Table 3 depicts the levels of TC, TG, HDL, LDL and CRF in the serum of control and experimental groups of rats. The levels of TC, TG, LDL and CRF in diabetic group were significantly increased compared to normal group. However, HDL was significantly decreased in diabetic control rats compared to normal group. Oral administration of extract significantly reversed all these changes. Thus, the normalization of lipids in diabetic rats treated with extract may be due to its stimulatory effect on insulin secretion from pancreatic â cells (23).

Table 3.

Effect of fermented Rhynchosia nulubilis on lipid profile in alloxan-induced diabetic rats

Experimental groups	Total cholesterol (TC) mg/dl	Triglyceride (TG) mg/dl	High density lipoprotein (HDL) mg/dl	Low density lipoprotein (LDL) mg/dl	Coronary risk factors (CRF)
Normal	71.73 ± 5.53	56.13 ± 6.84**	56.80 ± 2.68**	29.4 ± 3.97**	1.27 ± 0.13**
Diabetic	79.58 ± 3.67	96.67 ± 5.71	44.17 ± 5.45	69.90 ± 3.59	2.02 ± 0.33
Diabetic + FRN	71.20 ± 4.42	68.80 ± 2.53**	51.53 ± 5.21*	33.43 ± 5.22**	1.39 ± 0.11**

Values are presented as the means ± S.D (n = 7). **p<0.001 and *p < 0.01 significantly different from the value of Diabetic in Student’s t-test.

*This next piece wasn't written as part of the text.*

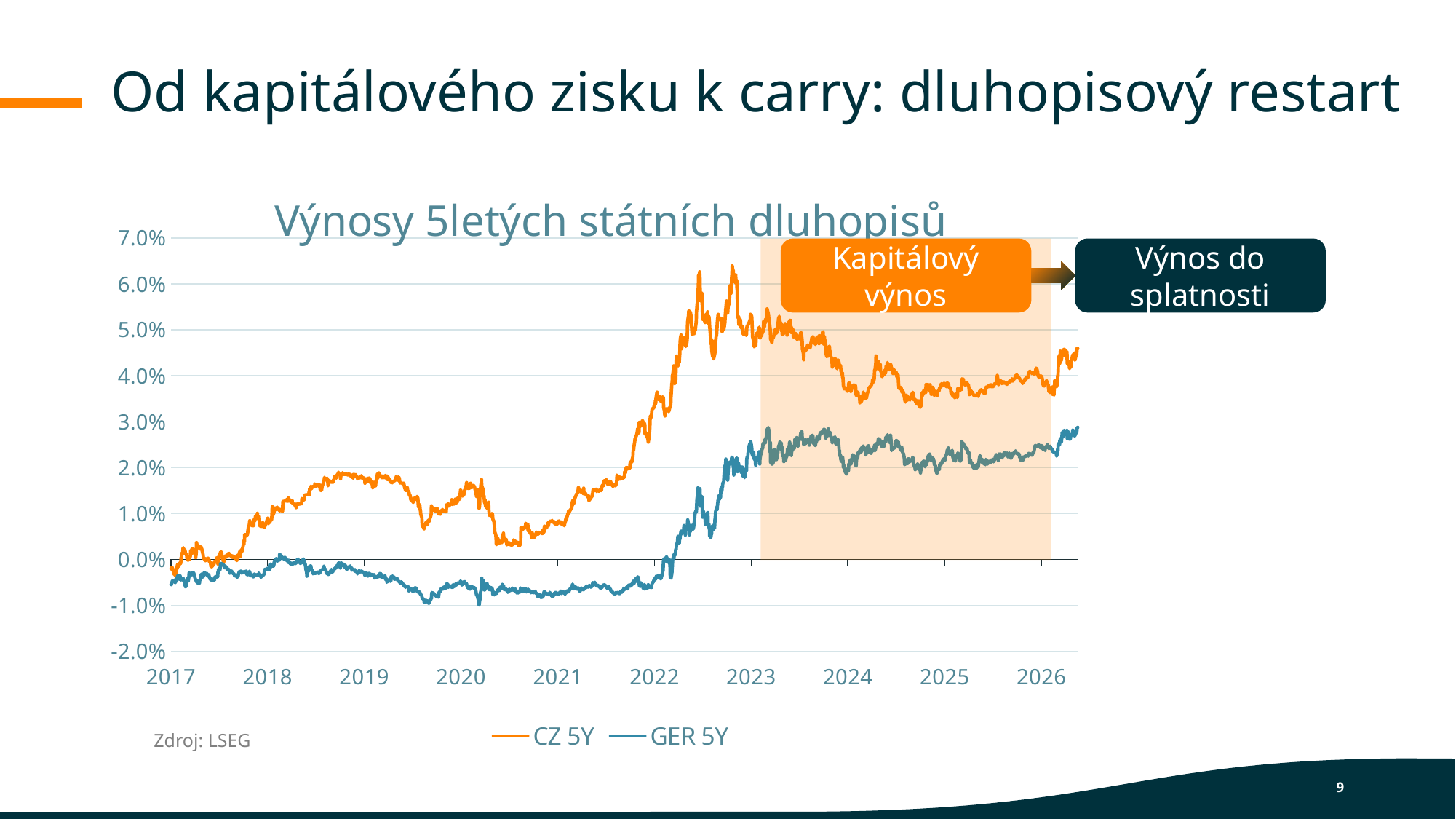
Is the value of the CZ 5Y series at the start of 2019 greater or less than 1.0%? greater How many series does the legend of the chart list? 2 What kind of chart is shown on the slide? line chart What is the title of the chart? Výnosy 5letých státních dluhopisů Does the GER 5Y series rise or fall between the start of 2021 and the start of 2023? rise Is the value of the GER 5Y series at the start of 2023 greater or less than 1.0%? greater Which series has the higher value during 2018, CZ 5Y or GER 5Y? CZ 5Y What are the two series named in the chart legend? CZ 5Y and GER 5Y Is the peak value of the CZ 5Y series in 2022 greater or less than 5.0%? greater Which series has the higher value at the start of 2026, CZ 5Y or GER 5Y? CZ 5Y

MDA is one of several low-molecular-weight end products formed via the decomposition of certain primary and secondary lipid peroxidation products in oxidative stress (24). The levels of MDA in total liver homogenate were presented in Fig. 3. MDA levels in total liver homogenate were higher in the diabetic group than in the normal group. It was found to be associated with hyperglycemia. After 28 days of treatment with fermented R. nulubilis extract, MDA level in liver of diabetic+FRN group was significantly different when compared to diabetic groups. It was reported that black soybean seed coat extract significantly could inhibit LDL oxidation by reduced formation of MDA (25).

Fig. 3.

Effect of fermented Rhynchosia nulubilis on lipid peroxidation in liver homogenates. Each bars are presented as the means ± S.D (n=7). **p< 0.001 significantly different from the value of Diabetic in Student’s t-test.

In conclusion, fermented R. nulubilis extract possesses potent antihyperglycemic and antihyperlipidemic activities in alloxan induced diabetic rats and further study is needed to identify the compounds responsible for its promising in vivo antidiabetic activity.